◆ Spatial question entries:

● ● ● ● ●

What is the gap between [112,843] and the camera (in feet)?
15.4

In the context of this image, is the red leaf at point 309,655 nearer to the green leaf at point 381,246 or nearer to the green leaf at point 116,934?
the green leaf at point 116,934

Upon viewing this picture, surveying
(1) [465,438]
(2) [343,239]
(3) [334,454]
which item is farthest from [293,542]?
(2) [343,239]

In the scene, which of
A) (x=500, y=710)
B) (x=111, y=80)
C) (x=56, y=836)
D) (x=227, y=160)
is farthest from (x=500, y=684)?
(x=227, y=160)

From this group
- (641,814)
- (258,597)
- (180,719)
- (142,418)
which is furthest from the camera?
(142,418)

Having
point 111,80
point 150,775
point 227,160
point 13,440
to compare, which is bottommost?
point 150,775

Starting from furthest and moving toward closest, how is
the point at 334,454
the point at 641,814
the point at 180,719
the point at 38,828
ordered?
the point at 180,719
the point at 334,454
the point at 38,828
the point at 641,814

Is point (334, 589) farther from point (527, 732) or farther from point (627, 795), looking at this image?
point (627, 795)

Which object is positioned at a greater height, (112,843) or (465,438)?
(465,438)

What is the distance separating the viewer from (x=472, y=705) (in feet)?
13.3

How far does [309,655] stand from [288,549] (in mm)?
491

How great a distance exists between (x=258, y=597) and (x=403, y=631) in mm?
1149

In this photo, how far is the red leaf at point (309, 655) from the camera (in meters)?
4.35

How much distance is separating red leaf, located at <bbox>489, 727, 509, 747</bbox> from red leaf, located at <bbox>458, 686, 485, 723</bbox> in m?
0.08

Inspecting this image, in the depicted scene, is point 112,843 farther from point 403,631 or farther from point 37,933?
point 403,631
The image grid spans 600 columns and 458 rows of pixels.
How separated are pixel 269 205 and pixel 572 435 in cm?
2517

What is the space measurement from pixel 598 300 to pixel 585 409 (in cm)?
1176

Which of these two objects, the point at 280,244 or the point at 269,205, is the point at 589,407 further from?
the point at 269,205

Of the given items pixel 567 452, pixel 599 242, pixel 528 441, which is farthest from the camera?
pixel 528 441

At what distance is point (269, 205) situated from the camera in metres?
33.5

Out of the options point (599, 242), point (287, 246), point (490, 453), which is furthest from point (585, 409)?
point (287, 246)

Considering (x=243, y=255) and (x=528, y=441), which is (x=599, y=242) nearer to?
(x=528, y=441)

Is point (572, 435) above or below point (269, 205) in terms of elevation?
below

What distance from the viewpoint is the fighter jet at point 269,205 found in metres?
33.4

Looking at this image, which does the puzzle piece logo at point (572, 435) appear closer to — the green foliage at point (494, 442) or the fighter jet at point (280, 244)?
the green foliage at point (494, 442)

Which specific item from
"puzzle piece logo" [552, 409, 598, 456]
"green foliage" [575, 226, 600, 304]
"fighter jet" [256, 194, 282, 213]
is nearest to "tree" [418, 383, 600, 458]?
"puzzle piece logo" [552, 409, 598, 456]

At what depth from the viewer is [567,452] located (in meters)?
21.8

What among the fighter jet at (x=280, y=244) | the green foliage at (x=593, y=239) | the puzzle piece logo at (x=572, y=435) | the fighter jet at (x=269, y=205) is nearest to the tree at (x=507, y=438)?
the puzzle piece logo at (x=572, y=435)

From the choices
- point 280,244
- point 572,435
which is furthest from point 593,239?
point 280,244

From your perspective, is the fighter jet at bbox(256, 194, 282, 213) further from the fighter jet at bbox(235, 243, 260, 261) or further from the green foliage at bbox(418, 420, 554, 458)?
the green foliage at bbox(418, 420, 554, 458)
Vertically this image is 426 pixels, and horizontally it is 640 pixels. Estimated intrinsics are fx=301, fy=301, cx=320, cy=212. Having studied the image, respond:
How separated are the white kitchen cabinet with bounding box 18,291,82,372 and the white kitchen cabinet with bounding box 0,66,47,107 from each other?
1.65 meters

● ● ● ● ●

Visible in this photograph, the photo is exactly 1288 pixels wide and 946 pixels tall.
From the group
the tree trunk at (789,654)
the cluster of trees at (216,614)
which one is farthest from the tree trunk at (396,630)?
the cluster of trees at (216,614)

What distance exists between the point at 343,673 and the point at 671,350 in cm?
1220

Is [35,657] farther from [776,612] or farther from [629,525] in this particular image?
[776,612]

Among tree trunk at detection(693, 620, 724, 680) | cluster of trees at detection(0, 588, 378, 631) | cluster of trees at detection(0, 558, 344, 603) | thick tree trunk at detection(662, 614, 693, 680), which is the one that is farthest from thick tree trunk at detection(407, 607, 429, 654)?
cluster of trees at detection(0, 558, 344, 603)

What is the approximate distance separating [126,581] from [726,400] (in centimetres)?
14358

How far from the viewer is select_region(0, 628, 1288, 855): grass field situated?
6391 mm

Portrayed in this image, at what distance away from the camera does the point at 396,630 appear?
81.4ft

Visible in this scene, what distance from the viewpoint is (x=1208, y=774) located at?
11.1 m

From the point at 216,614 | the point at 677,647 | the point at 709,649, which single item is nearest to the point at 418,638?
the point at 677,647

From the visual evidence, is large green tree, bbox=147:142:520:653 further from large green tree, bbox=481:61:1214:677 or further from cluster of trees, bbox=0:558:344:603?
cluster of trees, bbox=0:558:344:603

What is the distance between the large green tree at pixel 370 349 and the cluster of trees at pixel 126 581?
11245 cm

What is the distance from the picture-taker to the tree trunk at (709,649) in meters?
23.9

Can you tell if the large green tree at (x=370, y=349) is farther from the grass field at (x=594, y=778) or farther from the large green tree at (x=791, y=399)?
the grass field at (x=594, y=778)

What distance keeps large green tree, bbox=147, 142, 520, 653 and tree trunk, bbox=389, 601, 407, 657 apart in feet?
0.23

● ● ● ● ●

◆ Requirements: Gather every line of the records that contains the word "situated", treating uppercase and lowercase as distinct, and copy each such line in full.

◆ Written response:
At what distance is point (269, 205) situated from the camera in metres?
How far from the viewer is select_region(0, 628, 1288, 855): grass field situated?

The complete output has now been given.